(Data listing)

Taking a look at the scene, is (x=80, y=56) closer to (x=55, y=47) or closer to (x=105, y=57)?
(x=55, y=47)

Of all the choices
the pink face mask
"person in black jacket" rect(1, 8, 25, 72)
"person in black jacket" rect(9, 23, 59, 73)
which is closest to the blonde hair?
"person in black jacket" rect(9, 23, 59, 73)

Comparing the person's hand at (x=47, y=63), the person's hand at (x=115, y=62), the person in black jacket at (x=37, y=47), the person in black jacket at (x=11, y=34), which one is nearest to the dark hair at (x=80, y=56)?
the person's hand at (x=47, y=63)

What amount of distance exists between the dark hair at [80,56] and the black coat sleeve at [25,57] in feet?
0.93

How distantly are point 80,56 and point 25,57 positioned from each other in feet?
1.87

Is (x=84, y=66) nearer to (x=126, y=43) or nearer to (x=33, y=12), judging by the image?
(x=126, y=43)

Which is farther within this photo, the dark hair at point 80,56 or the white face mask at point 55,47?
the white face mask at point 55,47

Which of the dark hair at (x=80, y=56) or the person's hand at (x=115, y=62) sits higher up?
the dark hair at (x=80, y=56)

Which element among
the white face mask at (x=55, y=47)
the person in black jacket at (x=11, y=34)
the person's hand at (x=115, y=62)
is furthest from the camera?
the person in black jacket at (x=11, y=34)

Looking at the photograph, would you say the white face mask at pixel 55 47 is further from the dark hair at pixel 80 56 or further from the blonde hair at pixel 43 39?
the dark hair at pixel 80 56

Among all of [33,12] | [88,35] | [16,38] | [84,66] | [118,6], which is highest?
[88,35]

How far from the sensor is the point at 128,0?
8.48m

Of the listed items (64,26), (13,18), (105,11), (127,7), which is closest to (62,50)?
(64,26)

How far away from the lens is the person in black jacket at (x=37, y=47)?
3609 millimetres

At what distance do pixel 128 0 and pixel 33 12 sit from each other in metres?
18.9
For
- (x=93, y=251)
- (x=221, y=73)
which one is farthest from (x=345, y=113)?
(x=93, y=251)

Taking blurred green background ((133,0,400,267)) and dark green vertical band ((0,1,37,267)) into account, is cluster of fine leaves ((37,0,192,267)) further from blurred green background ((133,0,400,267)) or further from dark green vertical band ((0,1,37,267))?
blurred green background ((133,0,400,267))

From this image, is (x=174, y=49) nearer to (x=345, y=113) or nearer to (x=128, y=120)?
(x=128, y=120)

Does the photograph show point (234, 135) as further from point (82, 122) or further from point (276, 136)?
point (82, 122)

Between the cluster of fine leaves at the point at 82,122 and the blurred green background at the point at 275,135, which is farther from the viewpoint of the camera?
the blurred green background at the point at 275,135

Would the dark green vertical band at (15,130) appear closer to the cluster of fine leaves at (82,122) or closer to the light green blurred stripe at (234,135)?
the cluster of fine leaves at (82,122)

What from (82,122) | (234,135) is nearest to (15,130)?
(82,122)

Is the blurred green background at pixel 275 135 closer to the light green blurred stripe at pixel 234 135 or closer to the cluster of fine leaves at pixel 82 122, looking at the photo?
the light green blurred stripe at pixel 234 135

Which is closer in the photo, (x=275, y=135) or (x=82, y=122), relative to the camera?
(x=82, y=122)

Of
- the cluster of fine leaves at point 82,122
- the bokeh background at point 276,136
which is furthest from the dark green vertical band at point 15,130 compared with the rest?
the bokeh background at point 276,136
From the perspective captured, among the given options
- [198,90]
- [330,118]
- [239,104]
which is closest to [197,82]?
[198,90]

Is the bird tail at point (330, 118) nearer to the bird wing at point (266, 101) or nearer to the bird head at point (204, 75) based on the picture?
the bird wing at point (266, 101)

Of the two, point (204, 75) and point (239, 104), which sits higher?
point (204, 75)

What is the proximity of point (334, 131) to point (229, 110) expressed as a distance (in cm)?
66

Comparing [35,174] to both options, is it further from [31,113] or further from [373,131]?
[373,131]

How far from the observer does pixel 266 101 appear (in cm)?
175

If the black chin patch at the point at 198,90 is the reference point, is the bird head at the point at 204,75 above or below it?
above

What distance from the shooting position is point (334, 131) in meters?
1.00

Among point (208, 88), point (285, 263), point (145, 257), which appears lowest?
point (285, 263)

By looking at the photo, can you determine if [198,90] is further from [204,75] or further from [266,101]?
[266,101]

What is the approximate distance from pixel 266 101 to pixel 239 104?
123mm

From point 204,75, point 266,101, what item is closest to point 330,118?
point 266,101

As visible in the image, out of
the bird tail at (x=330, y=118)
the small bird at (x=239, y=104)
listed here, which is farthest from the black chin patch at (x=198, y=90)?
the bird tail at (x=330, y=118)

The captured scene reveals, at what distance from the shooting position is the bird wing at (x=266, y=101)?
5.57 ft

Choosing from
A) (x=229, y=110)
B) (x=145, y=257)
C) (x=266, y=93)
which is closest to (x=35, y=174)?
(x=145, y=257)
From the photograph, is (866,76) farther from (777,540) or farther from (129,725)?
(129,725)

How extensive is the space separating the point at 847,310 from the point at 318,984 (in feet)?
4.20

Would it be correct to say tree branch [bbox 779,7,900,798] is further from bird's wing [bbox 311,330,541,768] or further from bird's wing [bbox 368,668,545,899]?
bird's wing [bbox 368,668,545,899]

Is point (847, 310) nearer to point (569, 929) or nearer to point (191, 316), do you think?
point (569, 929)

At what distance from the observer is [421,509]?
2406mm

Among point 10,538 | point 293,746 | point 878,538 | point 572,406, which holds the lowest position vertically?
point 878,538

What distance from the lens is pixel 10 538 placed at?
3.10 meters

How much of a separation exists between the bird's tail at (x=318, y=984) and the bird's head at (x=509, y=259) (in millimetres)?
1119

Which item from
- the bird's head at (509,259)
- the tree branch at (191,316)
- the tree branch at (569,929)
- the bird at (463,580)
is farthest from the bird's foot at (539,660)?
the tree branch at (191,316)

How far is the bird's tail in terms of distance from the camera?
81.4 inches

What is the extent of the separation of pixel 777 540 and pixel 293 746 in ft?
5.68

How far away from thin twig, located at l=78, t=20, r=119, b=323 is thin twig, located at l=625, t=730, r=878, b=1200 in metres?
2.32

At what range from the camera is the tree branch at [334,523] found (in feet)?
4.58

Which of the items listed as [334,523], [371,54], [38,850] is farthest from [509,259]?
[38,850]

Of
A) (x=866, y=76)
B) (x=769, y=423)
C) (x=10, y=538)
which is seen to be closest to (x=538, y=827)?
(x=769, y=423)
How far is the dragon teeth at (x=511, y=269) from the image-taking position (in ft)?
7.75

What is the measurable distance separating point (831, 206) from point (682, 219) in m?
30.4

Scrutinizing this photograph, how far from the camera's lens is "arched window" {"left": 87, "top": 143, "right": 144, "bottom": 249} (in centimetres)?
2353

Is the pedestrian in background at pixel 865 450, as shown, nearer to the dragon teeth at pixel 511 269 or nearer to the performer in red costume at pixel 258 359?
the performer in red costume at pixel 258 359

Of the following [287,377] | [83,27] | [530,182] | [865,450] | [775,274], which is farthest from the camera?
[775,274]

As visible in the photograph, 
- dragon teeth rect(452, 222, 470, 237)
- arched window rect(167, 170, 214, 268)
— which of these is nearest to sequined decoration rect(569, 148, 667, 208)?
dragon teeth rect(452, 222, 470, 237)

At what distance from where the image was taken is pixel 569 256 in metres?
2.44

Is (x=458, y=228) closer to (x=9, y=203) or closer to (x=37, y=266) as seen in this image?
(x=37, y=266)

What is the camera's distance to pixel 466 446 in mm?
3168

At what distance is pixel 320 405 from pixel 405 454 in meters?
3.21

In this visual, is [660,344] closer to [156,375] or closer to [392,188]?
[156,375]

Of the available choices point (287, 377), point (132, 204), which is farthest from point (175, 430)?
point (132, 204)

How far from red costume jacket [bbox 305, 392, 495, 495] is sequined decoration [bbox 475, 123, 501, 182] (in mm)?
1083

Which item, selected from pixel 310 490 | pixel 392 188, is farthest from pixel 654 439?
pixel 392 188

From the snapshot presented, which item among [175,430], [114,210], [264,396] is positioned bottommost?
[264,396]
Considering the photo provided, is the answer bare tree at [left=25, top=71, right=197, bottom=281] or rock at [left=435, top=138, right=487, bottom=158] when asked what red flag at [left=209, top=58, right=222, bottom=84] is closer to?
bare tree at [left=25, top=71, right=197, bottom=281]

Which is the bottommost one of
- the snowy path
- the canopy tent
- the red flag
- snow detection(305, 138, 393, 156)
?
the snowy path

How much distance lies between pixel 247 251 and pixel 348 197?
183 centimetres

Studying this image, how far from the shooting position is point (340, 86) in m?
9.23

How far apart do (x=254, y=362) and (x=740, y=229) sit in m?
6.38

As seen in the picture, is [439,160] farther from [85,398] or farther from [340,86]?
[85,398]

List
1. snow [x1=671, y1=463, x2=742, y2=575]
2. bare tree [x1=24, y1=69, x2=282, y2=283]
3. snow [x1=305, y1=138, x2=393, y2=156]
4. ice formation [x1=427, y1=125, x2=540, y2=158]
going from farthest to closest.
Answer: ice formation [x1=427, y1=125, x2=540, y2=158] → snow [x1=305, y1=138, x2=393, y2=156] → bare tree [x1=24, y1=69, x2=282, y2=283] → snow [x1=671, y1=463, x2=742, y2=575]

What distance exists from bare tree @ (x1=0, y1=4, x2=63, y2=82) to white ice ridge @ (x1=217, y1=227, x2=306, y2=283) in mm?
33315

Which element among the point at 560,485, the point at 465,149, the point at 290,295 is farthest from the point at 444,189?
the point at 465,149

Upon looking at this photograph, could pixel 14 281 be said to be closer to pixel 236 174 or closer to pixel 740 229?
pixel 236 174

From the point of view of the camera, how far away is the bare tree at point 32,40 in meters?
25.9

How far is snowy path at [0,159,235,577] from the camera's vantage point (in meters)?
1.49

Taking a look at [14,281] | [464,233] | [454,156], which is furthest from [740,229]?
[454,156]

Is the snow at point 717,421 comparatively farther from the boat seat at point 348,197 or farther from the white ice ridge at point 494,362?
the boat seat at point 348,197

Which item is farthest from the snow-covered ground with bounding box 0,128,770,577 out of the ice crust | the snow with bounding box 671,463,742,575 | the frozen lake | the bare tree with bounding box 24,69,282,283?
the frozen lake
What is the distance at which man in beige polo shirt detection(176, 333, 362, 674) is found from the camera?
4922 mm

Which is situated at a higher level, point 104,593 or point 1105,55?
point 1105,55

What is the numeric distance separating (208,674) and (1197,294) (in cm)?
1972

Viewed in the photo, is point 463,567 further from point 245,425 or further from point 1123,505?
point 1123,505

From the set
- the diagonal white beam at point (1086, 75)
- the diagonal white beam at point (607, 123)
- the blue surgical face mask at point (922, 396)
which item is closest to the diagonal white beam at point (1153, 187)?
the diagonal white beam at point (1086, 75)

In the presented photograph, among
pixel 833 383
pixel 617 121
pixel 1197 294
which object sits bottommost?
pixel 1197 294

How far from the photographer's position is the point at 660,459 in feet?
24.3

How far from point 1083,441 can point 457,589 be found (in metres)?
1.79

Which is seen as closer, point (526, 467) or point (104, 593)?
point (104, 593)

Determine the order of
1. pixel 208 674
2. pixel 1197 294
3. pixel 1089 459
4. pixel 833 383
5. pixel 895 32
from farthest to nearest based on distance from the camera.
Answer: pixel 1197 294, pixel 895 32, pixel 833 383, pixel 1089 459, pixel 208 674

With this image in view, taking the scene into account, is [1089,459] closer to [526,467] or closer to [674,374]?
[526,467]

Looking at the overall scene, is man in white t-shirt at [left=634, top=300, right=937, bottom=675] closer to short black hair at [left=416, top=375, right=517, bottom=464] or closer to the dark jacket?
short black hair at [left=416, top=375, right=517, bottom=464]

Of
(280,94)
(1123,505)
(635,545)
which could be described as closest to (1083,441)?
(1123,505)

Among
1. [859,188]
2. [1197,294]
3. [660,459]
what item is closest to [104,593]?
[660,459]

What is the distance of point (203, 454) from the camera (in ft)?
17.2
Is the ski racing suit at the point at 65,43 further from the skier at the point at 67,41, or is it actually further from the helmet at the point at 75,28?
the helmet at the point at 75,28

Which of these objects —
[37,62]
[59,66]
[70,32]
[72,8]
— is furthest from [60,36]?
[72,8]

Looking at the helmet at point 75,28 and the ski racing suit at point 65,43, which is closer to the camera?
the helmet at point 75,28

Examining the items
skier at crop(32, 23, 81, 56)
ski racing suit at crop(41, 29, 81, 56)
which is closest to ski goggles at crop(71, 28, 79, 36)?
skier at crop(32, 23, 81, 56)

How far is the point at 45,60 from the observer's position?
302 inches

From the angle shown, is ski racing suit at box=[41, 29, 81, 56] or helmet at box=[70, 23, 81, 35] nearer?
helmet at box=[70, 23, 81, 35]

**DO THIS**
Convert the records into a Markdown table with the columns No. and Entry, starting at the line containing "With this image" and running through the end of the records. Number each line, and omit blank lines.

**RESPONSE TO THIS TASK**
| No. | Entry |
|---|---|
| 1 | With this image in view, taking the scene into account, is [1089,459] closer to [526,467] or closer to [674,374]? |
| 2 | [526,467] |
| 3 | Looking at the overall scene, is man in white t-shirt at [left=634, top=300, right=937, bottom=675] closer to short black hair at [left=416, top=375, right=517, bottom=464] or closer to the dark jacket? |
| 4 | short black hair at [left=416, top=375, right=517, bottom=464] |
| 5 | Of |
| 6 | (280,94) |
| 7 | (1123,505) |
| 8 | (635,545) |
| 9 | which could be described as closest to (1083,441)? |
| 10 | (1123,505) |
| 11 | Among |
| 12 | 1. [859,188] |
| 13 | 2. [1197,294] |
| 14 | 3. [660,459] |
| 15 | what item is closest to [104,593]? |
| 16 | [660,459] |
| 17 | What is the distance of point (203, 454) from the camera (in ft)? |
| 18 | 17.2 |
| 19 | Is the ski racing suit at the point at 65,43 further from the skier at the point at 67,41, or is it actually further from the helmet at the point at 75,28? |
| 20 | the helmet at the point at 75,28 |
| 21 | Which of these objects — |
| 22 | [37,62] |
| 23 | [59,66] |
| 24 | [70,32] |
| 25 | [72,8] |
| 26 | — is furthest from [60,36]? |
| 27 | [72,8] |
| 28 | Looking at the helmet at point 75,28 and the ski racing suit at point 65,43, which is closer to the camera? |
| 29 | the helmet at point 75,28 |
| 30 | Examining the items |
| 31 | skier at crop(32, 23, 81, 56) |
| 32 | ski racing suit at crop(41, 29, 81, 56) |
| 33 | which is closest to ski goggles at crop(71, 28, 79, 36)? |
| 34 | skier at crop(32, 23, 81, 56) |
| 35 | How far is the point at 45,60 from the observer's position? |
| 36 | 302 inches |
| 37 | From the angle shown, is ski racing suit at box=[41, 29, 81, 56] or helmet at box=[70, 23, 81, 35] nearer? |
| 38 | helmet at box=[70, 23, 81, 35] |